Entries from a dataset
__________
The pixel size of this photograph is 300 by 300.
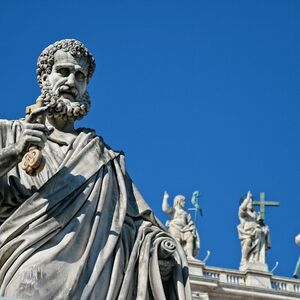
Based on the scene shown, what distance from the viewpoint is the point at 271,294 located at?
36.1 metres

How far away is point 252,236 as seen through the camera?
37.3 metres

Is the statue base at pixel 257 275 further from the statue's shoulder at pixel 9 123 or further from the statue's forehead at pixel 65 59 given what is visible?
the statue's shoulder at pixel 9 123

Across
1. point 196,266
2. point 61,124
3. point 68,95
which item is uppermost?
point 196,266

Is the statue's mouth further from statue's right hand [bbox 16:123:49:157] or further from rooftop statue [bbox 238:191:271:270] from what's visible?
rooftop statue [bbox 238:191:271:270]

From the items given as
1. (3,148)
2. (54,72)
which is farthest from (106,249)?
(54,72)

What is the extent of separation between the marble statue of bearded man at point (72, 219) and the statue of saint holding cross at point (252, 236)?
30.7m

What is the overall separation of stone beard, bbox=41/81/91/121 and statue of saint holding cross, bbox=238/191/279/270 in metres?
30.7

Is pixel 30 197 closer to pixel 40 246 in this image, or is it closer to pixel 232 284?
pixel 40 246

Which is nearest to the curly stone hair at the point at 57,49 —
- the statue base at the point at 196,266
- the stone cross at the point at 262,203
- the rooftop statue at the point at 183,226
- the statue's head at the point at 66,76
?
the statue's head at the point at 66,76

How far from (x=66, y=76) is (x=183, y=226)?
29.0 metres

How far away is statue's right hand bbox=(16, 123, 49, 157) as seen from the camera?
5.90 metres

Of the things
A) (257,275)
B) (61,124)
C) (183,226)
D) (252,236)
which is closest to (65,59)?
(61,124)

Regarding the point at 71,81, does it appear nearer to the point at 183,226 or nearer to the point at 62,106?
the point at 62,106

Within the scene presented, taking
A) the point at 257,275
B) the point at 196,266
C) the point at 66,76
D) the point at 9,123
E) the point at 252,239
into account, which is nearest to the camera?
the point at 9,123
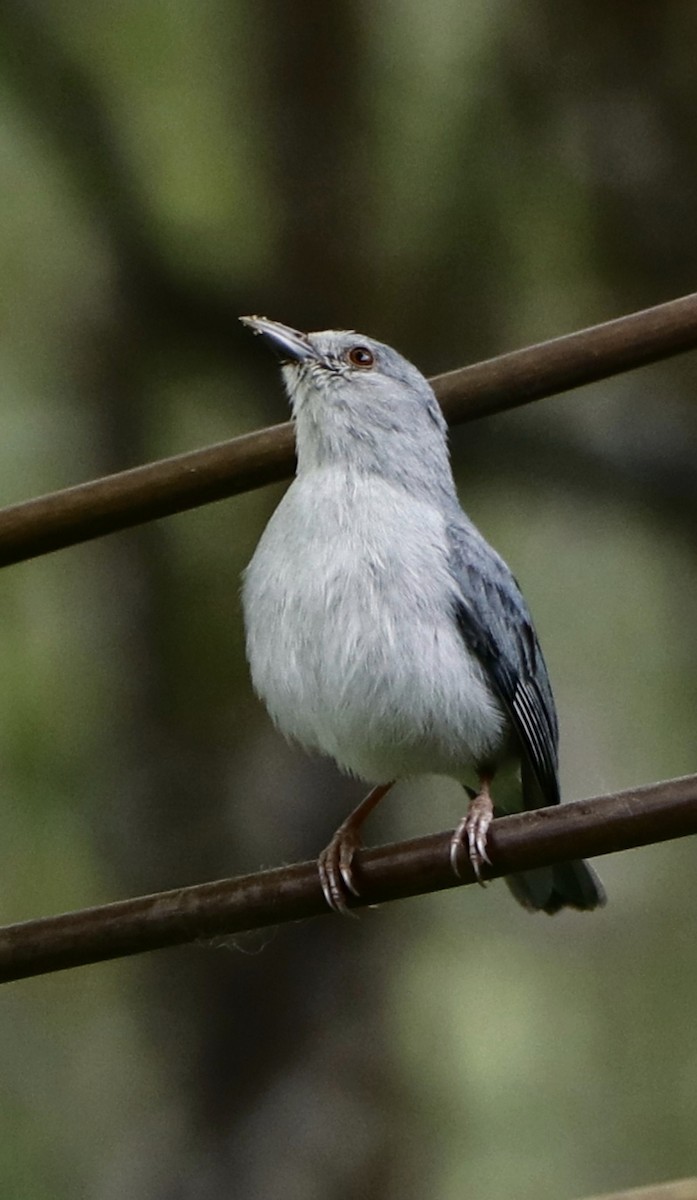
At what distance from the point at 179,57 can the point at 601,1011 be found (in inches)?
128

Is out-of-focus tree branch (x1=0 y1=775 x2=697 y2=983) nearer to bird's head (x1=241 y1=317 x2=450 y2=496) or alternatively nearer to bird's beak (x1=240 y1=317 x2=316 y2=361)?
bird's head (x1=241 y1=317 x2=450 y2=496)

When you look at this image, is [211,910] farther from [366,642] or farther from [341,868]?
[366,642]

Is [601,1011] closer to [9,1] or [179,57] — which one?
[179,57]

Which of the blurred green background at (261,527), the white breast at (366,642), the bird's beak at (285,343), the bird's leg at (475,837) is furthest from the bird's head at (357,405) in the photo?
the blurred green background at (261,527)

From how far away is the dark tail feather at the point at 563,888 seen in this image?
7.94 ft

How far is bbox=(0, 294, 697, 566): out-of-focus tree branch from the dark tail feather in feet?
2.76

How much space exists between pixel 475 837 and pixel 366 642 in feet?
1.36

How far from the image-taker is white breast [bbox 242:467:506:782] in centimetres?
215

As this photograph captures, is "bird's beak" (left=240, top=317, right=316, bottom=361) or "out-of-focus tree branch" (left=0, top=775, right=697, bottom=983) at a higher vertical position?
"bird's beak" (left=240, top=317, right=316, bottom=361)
__________
AIM :: Copy the rows above verbatim, starting at the line containing "When you look" and continuing through the last row, with both ends included.

ANSWER IN FULL ::
When you look at this image, is [211,910] farther from [366,642] or farther from [341,868]?
[366,642]

Is [601,1011] closer to [9,1] or [179,57] — which one?
[179,57]

Which of the blurred green background at (261,527), the white breast at (366,642), the bird's beak at (285,343), the bird's leg at (475,837) is furthest from the bird's head at (357,405) in the photo?
the blurred green background at (261,527)

From how far away is the dark tail feather at the point at 563,888 seen in this image?
7.94 ft

How far is bbox=(0, 294, 697, 566): out-of-focus tree branch from the dark tail feather in feet?
2.76

How much space exists between pixel 475 837 and pixel 366 642 in feet?
1.36

How far from the image-taker is white breast [bbox 242:467:506:782] in centimetres?
215

As this photograph captures, is "bird's beak" (left=240, top=317, right=316, bottom=361) or "out-of-focus tree branch" (left=0, top=775, right=697, bottom=983) at a higher vertical position?
"bird's beak" (left=240, top=317, right=316, bottom=361)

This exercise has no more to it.